### Text shown

Daily Report
Acid attacks on Afghan women
From Radio Australia, Nov. 26:
10 arrested over acid attack in Afghanistan
Afghan police have arrested 10 men accused of spraying acid in the faces of several schoolgirls and teachers. The attack happened outside a girls' high school in the southern city of Kandhar.
Campaign to stop polygamy in Iraqi Kurdistan
From the Organization of Women's Freedom in Iraq (OWFI), Nov. 3:
To the Kurdish Parliament and the Kurdistan Regional Government:
We demand the repeal of polygamous marriages and all other discriminatory laws against women in Kurdistan.
Iraq: insurgent femicide
Much has been made of the fact that the bomber was a woman, but note that the victims were overwhelmingly women as well. From The Guardian, Nov. 25:
Woman in suicide attack as 19 die in Baghdad bombings
A volley of explosions killed 19 people in Baghdad yesterday, including five who were caught up in a suicide attack by a woman whose bomb vest was apparently detonated remotely.
Pakistan: femicide rewarded
Defend femicide, get a cabinet position. From The Guardian, Nov. 12:
"Anti-women" cabinet riles Pakistan activists
Two notorious politicians accused of brutal attitudes towards women have been made cabinet ministers in Pakistan, causing outrage among human rights activists.
Czech security forces participated in anti-Roma pogrom?
The Czech Republic's Prima TV is claiming evidence that members of the security forces took part in an attempted attack on the Roma ghetto in the town of Litvinov last week. Some 500 black-masked protesters shouting racist slogans marched Nov. 17 in the town in the country's northern rust belt where unemployment is at 12%, double the national average. Organized by the nationalist Czech Workers Party, the marchers threw cobblestones and petrol bombs at police, who fought back with teargas and mounted charges. Fourteen people were injured.
Bolivia: martial law lifted in Pando; prefect still imprisoned
Bolivian President Evo Morales ended martial law in the northern department of Pando Nov. 23, more than two months after government supporters were killed in the region amid strikes and protests by the opposition. The decision by Morales clears a legal barrier for the government to hold a Jan. 25 referendum on a new constitution. "As of midnight, martial law was lifted," said government minister Alfredo Rada. Earlier this month, Bolivia's electoral court warned it would not allow the referendum to go forward if martial law was still in effect in the remote department of Pando. The prefect of Pando at the time martial law was declared, Leopoldo Fernández, remains under detention. (Reuters, Nov. 23)
Venezuela: elections mandate or "hard blow" for Chávez?

######
### Dataset content

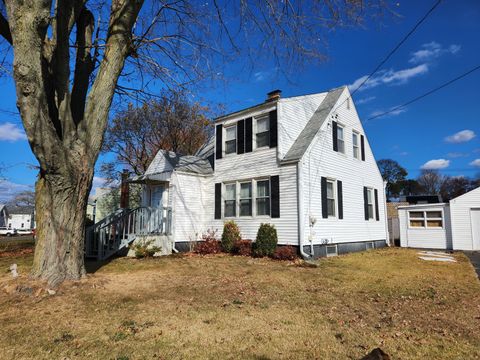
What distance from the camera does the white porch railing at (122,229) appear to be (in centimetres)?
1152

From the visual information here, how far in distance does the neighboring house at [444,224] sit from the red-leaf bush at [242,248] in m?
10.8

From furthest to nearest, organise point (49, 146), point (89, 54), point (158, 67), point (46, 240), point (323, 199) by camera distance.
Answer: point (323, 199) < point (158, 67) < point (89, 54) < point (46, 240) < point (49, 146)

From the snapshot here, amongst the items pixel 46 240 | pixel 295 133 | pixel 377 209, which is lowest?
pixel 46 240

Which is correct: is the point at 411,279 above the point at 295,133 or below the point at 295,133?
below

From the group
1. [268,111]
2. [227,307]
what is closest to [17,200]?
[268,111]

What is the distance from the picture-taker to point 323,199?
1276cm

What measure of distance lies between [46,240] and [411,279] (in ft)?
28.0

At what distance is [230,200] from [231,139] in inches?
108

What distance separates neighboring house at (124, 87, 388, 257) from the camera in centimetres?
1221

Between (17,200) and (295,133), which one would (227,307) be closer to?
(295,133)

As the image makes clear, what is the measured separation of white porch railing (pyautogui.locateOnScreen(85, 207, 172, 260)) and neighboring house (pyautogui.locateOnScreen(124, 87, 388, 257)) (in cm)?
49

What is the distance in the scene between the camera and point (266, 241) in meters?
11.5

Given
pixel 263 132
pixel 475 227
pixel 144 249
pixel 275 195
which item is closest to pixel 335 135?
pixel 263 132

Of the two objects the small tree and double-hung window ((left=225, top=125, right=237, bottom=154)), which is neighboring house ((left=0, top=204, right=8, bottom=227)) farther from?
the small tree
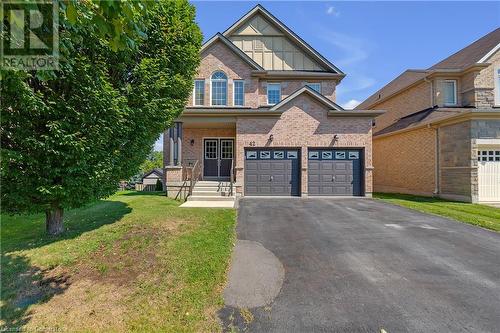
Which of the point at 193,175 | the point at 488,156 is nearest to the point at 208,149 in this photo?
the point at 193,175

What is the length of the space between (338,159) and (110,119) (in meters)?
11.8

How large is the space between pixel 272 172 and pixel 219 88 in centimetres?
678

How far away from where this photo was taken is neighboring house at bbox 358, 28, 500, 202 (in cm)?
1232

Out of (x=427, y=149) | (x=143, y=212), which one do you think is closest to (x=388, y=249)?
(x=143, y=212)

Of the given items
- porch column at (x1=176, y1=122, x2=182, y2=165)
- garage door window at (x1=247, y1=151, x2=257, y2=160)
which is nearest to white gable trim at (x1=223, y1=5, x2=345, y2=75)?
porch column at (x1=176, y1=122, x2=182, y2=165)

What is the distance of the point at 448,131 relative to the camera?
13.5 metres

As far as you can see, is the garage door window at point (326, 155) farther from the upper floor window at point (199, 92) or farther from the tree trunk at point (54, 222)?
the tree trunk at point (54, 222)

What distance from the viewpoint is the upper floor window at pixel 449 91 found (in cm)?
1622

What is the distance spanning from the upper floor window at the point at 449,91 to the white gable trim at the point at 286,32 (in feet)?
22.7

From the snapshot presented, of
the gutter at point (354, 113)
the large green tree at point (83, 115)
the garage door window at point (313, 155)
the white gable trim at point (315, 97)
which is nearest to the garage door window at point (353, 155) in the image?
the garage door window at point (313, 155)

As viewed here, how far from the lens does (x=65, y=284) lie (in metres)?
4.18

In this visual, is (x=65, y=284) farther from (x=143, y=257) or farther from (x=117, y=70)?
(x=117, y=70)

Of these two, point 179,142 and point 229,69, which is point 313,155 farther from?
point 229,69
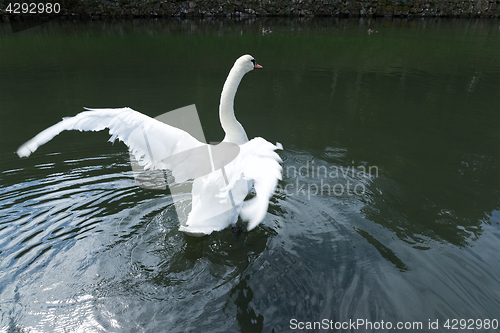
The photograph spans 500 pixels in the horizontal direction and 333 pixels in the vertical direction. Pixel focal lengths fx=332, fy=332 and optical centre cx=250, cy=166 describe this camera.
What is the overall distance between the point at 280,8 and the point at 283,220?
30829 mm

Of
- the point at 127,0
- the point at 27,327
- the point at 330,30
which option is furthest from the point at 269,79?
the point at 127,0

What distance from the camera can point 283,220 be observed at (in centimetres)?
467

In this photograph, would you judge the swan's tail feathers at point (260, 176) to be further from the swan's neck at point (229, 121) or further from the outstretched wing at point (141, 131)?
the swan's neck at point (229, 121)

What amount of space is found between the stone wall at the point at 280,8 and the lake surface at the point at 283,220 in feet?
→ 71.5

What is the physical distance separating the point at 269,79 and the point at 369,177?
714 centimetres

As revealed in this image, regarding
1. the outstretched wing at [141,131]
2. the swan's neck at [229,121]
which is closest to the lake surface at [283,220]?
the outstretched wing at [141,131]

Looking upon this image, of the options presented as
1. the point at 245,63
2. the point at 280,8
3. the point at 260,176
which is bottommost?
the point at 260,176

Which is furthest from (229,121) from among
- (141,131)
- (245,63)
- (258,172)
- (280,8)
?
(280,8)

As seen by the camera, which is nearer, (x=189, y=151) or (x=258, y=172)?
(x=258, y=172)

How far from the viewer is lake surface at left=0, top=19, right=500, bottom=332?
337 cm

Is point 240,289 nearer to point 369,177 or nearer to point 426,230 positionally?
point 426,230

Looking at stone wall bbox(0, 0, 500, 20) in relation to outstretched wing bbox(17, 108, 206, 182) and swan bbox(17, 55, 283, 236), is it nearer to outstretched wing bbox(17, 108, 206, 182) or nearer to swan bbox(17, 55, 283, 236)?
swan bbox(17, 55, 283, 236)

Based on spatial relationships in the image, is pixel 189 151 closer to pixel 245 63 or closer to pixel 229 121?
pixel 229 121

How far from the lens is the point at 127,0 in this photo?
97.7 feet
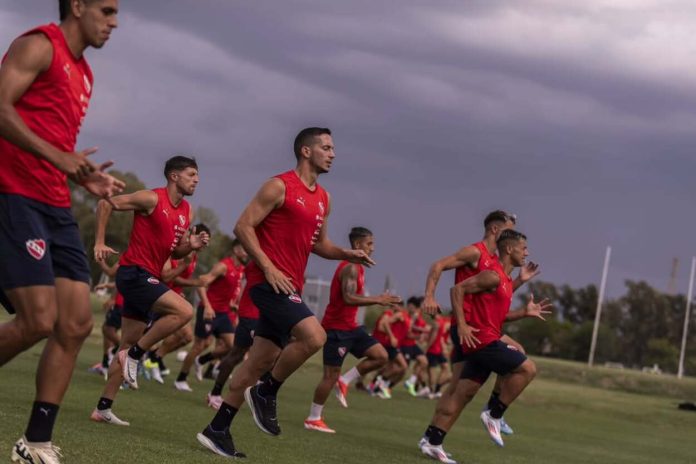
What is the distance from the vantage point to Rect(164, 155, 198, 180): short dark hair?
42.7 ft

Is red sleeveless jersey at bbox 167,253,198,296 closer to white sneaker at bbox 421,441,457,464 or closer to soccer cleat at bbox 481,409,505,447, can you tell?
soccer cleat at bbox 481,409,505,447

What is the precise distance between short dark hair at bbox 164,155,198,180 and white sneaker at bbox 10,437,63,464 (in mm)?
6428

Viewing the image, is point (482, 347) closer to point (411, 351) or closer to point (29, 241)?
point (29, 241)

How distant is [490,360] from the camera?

######

- [Written exercise A]:
According to the daily report, how many people were injured in the Litvinov march?
- [Written exercise B]:
In the daily report, retype the passage starting at the words "Pakistan: femicide rewarded" and ending after "human rights activists.".

- [Problem solution A]:
Fourteen people were injured.

- [Problem solution B]:
Pakistan: femicide rewarded
Defend femicide, get a cabinet position. From The Guardian, Nov. 12:
"Anti-women" cabinet riles Pakistan activists
Two notorious politicians accused of brutal attitudes towards women have been made cabinet ministers in Pakistan, causing outrage among human rights activists.